Joint thematic workshop - Shakespeare hands-on
The theme of this year's thematic workshop was Shakespeare and drama, to celebrate 400 years since Shakespeare's death and the special link between Weimar and Shakespeare - as Weimar is steeped in German literary history (Goethe and Schiller) and it is the headquarters of the German Shakespeare Society. Here you can read the report from Group Leader, Kikko Kawashima, on what pupils from both countries discussed and what they discovered through performing.

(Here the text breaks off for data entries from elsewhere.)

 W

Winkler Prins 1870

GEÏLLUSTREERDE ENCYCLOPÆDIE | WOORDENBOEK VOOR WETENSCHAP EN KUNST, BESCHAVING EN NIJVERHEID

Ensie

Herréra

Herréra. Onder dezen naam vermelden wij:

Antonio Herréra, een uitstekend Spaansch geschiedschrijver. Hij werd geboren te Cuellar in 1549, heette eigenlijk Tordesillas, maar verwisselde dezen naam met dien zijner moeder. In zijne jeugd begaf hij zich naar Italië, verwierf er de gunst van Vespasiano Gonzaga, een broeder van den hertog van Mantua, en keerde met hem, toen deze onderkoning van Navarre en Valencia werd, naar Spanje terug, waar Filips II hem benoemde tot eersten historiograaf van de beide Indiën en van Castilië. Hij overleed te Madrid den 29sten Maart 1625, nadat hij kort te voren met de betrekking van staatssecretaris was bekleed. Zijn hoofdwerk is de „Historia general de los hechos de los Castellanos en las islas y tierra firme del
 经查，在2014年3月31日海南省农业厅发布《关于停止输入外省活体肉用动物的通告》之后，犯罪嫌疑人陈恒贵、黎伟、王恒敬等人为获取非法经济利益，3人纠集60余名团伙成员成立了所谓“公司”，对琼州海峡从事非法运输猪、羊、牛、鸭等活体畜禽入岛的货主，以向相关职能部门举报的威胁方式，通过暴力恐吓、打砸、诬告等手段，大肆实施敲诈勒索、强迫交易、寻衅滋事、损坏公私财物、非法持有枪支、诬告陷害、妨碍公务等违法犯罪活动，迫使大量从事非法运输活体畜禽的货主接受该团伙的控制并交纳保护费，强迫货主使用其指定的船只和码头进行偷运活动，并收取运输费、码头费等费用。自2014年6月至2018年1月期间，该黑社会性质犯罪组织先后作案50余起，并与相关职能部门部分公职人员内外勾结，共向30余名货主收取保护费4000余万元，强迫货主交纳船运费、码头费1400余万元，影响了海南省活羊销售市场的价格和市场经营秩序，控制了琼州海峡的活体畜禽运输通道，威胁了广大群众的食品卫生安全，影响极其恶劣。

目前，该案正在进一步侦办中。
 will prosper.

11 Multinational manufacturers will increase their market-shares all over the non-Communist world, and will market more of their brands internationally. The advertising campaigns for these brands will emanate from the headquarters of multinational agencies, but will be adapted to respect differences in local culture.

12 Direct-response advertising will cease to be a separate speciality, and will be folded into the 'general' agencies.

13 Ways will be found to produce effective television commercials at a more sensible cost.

Setting the scene - rehearsal time
Twelve British and five German students took part in this theatrical challenge. After a short introduction to Shakespeare's life, time and works, the students formed four groups with at least one German to focus on either a comic scene from Anthony and Cleopatra where the lovers quarrel or the scene from Macbeth where Lady Macbeth persuades her husband to go through with the assassination of King Duncan. The groups first read the scenes aloud, then discussed the meaning of the scene in German - the British students helping the Germans to gain a better understanding. They then analysed the key themes and literary techniques used to convey the relationship between the characters, making mind-maps.
And, action!
In the next session, the groups wrote a scene in German, loosely based on the original one. Whilst retaining the theme of the original Shakespeare scene and similar relationships between the characters, the students were free to modernise, transform, interpret and present their new versions in any way they wished, showing the universality of Shakespeare's exploration of love, ambition and guilt. (…) One group transformed the Macbeth scene into a high-school plot against the most popular student; another transformed it into an assassination of another candidate before the next general election; one group created a highly-entertaining feminist version of Anthony and Cleopatra's squabbles.
Is Shakespeare still relevant for us today?
The students benefitted from using German in a creative context, quite unlike the work set at A level and had to use lots of linguistic skills to explain and interpret the meaning of the Shakespeare scenes of the German students in German (…). They were able to use a lot of idiomatic expressions that they had learnt that week in their modernised versions of the scenes and they gained confidence in performing in public.